Director, NIHR Evaluation, Trials and Studies
Editor-in-Chief, NIHR Journals Library
Professor Tom Walley qualified in medicine at University College Dublin in 1980. Subsequently he held a variety of junior hospital doctor and academic posts before becoming senior lecturer in clinical pharmacology in the University of Liverpool and consultant physician in the Royal Liverpool University Hospital in 1991. He was appointed Professor of Clinical Pharmacology in 1994. He is a Fellow of the Royal Colleges of Physicians of London and of Ireland, and of the British Pharmacological Society.

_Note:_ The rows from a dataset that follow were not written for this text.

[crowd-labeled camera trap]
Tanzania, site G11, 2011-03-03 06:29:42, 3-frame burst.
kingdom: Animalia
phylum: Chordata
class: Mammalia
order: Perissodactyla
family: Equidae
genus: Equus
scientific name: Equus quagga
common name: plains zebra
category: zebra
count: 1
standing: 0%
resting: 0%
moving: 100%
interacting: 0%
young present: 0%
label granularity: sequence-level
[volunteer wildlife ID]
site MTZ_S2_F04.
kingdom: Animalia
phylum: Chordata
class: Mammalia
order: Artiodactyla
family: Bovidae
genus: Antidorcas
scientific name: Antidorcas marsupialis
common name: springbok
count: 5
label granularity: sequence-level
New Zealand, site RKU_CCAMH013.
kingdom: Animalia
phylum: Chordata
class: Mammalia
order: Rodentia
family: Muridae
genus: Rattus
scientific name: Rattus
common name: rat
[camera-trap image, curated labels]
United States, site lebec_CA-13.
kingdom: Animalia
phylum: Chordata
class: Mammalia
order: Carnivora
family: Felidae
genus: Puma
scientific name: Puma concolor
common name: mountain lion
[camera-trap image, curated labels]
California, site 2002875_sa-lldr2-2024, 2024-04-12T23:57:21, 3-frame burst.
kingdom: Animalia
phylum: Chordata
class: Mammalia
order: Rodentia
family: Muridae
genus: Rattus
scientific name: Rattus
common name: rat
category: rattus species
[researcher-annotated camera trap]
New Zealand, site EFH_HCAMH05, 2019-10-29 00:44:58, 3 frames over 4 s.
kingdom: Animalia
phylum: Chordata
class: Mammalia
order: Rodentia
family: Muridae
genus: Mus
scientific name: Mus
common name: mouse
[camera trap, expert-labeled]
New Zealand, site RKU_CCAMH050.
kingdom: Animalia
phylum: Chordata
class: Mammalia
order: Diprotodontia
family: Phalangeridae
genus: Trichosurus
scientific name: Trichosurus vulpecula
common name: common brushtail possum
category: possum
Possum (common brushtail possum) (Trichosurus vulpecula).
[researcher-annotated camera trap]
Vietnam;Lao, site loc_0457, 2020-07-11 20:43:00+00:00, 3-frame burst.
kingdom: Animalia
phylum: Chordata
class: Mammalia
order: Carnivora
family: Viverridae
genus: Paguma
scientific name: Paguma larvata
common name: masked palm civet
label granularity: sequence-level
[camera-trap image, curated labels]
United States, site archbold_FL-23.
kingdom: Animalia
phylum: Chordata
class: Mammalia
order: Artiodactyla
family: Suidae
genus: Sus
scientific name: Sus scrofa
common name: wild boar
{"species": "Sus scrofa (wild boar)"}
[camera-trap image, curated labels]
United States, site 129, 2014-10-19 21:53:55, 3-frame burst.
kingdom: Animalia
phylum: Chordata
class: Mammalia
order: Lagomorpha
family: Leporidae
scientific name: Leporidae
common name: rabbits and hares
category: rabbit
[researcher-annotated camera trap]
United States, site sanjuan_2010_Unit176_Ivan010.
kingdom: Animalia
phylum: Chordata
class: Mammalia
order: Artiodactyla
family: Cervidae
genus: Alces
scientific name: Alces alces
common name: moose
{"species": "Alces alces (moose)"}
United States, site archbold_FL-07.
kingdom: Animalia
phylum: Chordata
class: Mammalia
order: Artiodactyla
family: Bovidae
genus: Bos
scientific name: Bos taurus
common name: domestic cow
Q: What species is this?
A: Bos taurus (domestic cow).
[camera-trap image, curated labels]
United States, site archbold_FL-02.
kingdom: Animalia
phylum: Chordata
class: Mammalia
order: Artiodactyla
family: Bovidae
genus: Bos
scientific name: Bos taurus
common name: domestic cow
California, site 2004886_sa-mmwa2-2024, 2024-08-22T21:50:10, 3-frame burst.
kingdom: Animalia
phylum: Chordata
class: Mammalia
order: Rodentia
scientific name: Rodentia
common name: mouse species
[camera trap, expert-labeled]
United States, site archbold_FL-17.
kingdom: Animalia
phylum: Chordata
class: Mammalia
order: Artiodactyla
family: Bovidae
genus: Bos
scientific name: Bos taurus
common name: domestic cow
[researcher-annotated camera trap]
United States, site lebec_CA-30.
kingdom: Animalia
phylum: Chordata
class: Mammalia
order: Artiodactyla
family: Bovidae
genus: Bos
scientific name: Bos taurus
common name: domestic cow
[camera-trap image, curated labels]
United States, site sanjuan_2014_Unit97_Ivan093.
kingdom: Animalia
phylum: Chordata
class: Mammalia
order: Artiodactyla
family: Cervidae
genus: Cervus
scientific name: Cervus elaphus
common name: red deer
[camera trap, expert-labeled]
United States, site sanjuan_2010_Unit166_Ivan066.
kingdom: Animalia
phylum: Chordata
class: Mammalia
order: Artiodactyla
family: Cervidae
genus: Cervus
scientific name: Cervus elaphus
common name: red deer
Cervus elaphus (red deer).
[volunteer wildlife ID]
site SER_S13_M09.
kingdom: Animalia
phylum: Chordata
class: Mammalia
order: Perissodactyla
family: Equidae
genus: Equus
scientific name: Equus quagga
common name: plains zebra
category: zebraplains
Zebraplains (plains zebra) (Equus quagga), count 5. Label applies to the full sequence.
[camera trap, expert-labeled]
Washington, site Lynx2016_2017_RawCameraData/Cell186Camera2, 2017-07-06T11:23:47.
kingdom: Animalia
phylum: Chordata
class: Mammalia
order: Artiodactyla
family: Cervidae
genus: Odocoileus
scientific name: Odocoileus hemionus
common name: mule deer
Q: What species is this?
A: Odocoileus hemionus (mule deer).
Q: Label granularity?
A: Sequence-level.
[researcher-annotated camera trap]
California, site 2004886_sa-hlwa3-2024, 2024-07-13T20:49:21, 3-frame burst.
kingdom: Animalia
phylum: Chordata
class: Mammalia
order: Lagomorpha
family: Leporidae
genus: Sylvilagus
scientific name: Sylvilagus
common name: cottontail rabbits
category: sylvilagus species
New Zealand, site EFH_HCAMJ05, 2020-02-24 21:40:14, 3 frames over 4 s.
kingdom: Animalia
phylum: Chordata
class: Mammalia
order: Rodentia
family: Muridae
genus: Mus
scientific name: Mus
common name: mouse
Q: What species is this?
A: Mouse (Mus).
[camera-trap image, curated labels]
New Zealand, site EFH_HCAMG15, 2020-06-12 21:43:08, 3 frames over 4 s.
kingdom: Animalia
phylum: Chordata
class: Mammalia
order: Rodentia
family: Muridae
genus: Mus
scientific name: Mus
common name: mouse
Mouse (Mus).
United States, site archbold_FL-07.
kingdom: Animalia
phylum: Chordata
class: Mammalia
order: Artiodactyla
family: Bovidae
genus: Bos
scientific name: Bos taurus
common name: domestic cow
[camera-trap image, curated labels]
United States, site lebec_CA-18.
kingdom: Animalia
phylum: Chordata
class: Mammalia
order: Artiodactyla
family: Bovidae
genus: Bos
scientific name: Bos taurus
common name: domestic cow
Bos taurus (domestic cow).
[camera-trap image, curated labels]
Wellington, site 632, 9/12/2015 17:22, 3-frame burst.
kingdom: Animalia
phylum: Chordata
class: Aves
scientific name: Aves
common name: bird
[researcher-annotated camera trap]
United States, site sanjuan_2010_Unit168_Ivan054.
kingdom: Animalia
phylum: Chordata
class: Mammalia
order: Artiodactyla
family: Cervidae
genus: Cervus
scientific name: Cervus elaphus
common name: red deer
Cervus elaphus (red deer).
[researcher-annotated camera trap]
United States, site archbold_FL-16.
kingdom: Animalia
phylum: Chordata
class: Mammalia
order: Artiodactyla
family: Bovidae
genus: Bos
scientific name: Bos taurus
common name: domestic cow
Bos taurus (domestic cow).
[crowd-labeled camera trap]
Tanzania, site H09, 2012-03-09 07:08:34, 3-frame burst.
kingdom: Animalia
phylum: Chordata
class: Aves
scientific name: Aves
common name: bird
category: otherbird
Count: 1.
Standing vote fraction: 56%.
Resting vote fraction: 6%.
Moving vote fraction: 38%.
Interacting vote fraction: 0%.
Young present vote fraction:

Tom was Director of the HTA programme from January 2004 to January 2016. He also has responsibility for other NIHR programmes including the Service Delivery and Organisation programme, the Public Health Research programme, the Health Services Research programme, Reviews Infrastructure, and the MRC funded Efficacy and Mechanisms Evaluations programme.
He formerly headed a research group at Liverpool University, focusing on drug prescribing, pharmaceutical policy, and clinical effectiveness and cost-effectiveness.